Obama should hold a summit of all 50 governors and move them toward national standards and better recruitment, training and evaluation of teachers. He should advocate using Title I federal funding as a lever to encourage “thin contracts” free of the insane work rules and bias toward seniority, as offered by the brilliant new superintendent in Washington, D.C., Michelle Rhee. He should offer federal money for salary increases, but make them conditional on differential pay (paying teachers based on performance and willingness to work in underserved schools, which surveys show many teachers favor) and on support for the elimination of tenure.
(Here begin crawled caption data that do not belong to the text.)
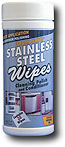 Universal - Stainless-Steel Cleaning Wipes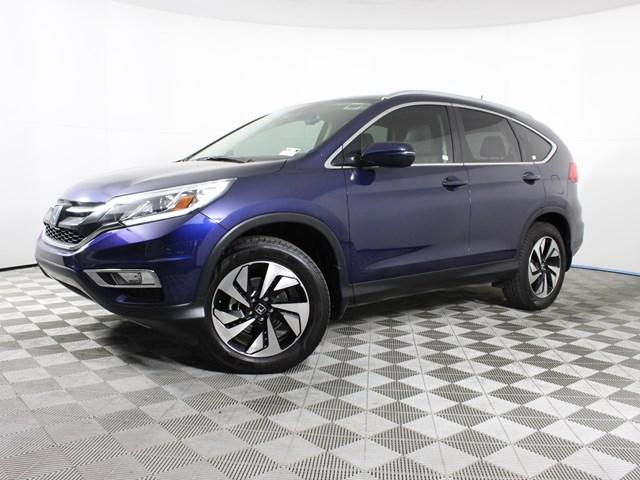 Used 2016 Honda CR-V Touring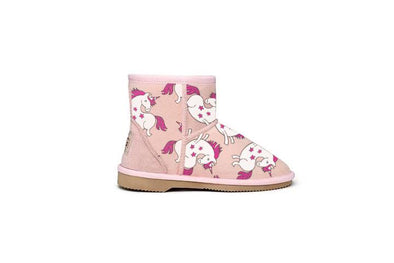 Unicorn Kids UGG Boots Pink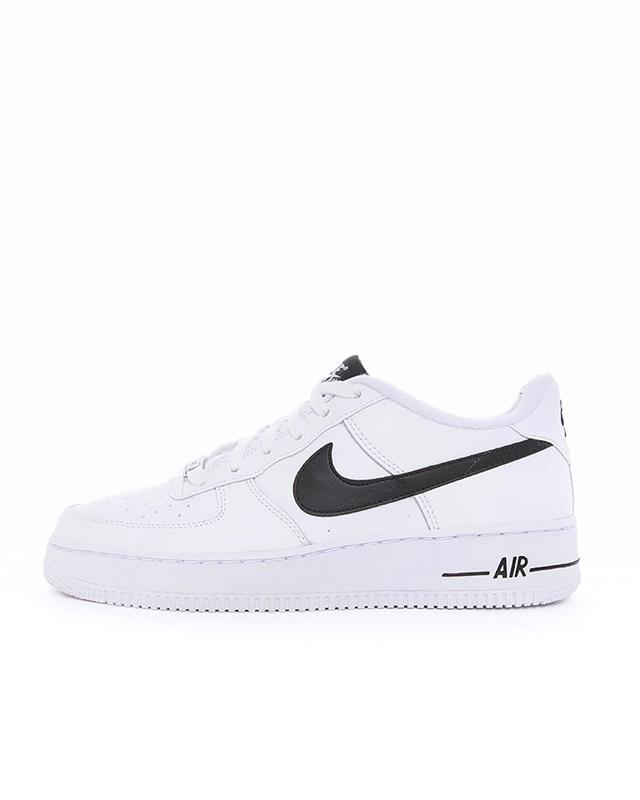 nike skort Sweden, Senaste Design Nike Air Force 1 07 Le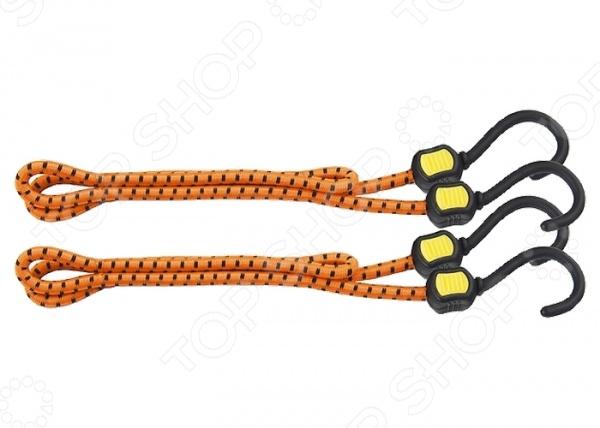 Резинки багажные с крюками Stels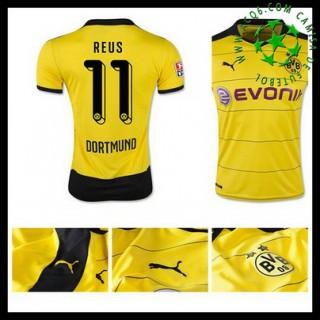 Camisas Futebol Borussia Dortmund (11 Reus) 2015 2016 I Masculina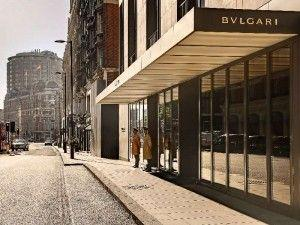 Bulgari Hotels to launch new hotel in Tokyo by 2022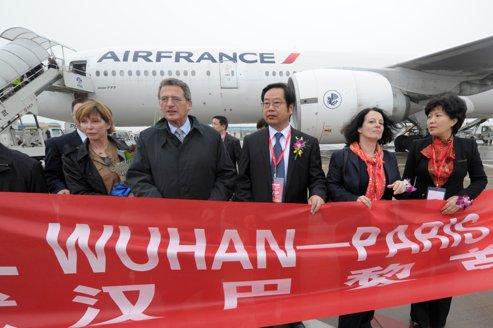 Air France-KLM accélère en Chine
And the next time he addresses them, he should tell the unions they must change their focus from job security and the protection of ineffective teachers to higher pay and true accountability for performance—or face extinction.

Love national standards, but Alter loses credibility when he grandly pronounces in the piece that “we know what works to close the achievement gap.”  The answer, natch, is KIPP which, in Alter’s telling, has solved the problem of dealing with teachers unions–apparently the only thing standing between every kid and a Rhodes Scholarship.  Don’t misunderstand me, I love KIPP schools.  Love ‘em.  Did I mention I love KIPP, because I do.   But until we have a lottery for every school (act of volition=involved parents), compulsory longer days and Saturday classes, and expel kids who are not down with the program and the school culture, can we PLEASE stop saying KIPP is the true and only heaven.  KIPP is a first-rate solution for motivated students and families.  And that, by the way, is enough, even if it’s not The Answer.

Update:  See Joanne Jacobs on all of this: ”Poor kids need good teachers in well-organized, safe schools using sound curricula. Measuring teacher performance fairly is very difficult. What about good teachers who can’t be effective because their schools are so horribly dysfunctional? What about good teachers who specialize in untested subjects such as history, science, music and art?”